Y eligió tres cuadros de académicos de unos sesenta años antes para enviárselos a la duquesa de Shortlands para su próxima subasta benéfica. La llamaban «la duquesa de la tómbola» y se pasaba el tiempo pidiendo a todo el mundo en el condado que le mandara cosas para vender. Estaría encantada con los tres académicos enmarcados. Quizás viniera incluso a visitarles para dar las gracias. ¡Qué furioso se ponía Clifford cada vez que venía!
«¡Dios mío! —pensaba para sí la señora Bolton—. ¿Nos está preparando para recibir a un hijo de Oliver Mellors? ¡Dios santo, eso significaría un niño de Tevershall en la cuna de Wragby, desde luego! ¡Y no sería ningún desdoro para la cuna!»
Entre otras monstruosidades había en aquel trastero una caja bastante grande de laca negra y de construcción ingeniosa, hecha unos sesenta o setenta años antes y provista de todos los departamentos imaginables. En la parte de arriba un juego de baño concentrado: cepillos, frascos, espejos, peines, cajitas e incluso tres navajitas de afeitar con fundas, bacía y todo.

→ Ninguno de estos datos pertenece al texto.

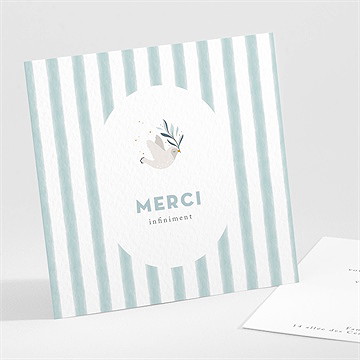 Remerciement baptême colombe et rayures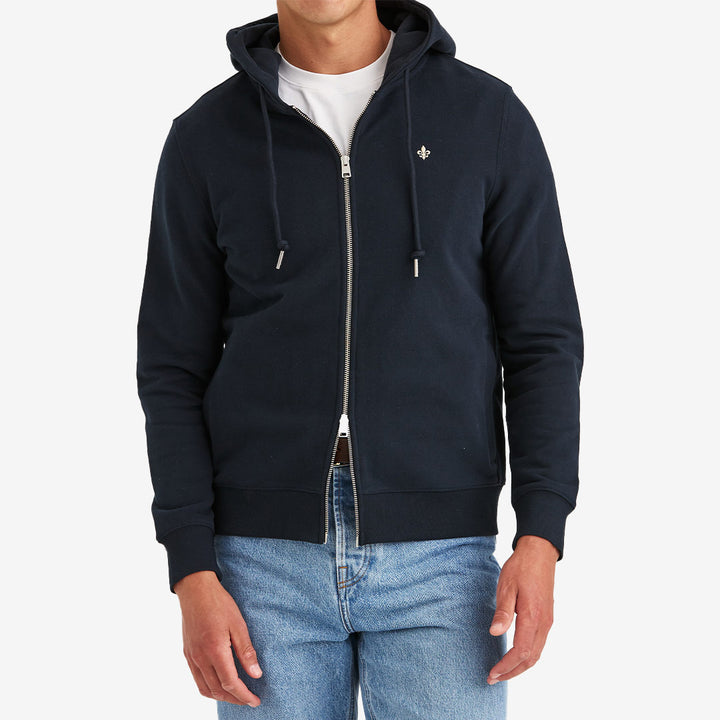 Morris Brandon Lily Zip Hood – blå zip-hoodie i bomull med huva och kängurufickor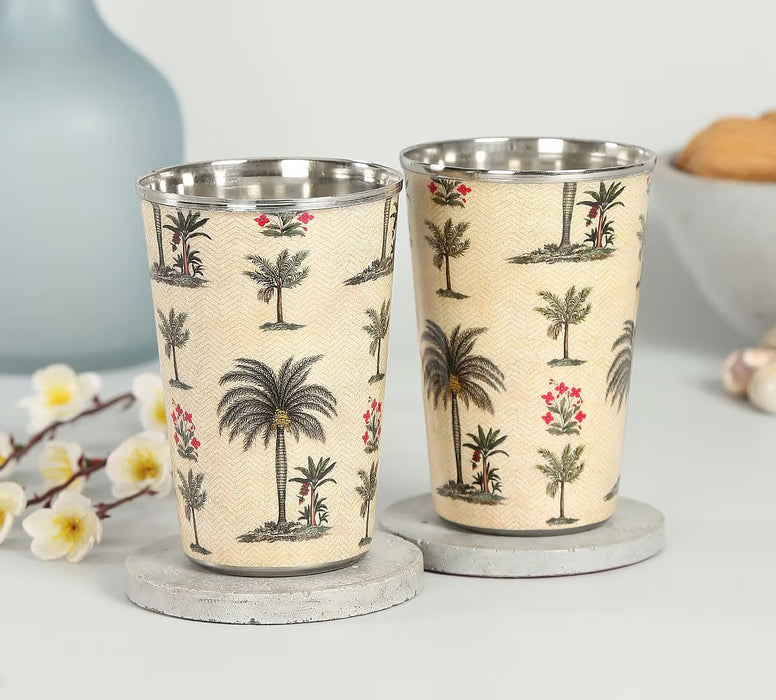 India Circus – Chevron Palms Steel Tumbler (Set of 2)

Debajo había una especie de juego de escritorio: secantes, plumas, tinteros, papel, sobres, agendas; luego un costurero completo con tijeras de tres tamaños, dedales, agujas, hilo y seda, huevo para zurcir, todo de la mejor calidad y de un acabado perfecto. Había además un pequeño botiquín con frascos etiquetados: láudano, tintura de mirra, esencia de clavo, etc., pero vacíos. Todo era absolutamente nuevo, y el mueblecillo, cerrado, del tamaño de una bolsa de viaje pequeña y gruesa. Dentro todo tenía su sitio exacto, como en un rompecabezas. El líquido de los frascos no podía derramarse porque no quedaba sitio para ello.
Aquel objeto estaba maravillosamente pensado y realizado, una excelente artesanía de estilo victoriano. Pero de alguna manera era monstruoso. Alguno de los Chatterley debía haberse dado cuenta de ello, porque aquella cosa no se había llegado a usar nunca. Era un trasto sin alma.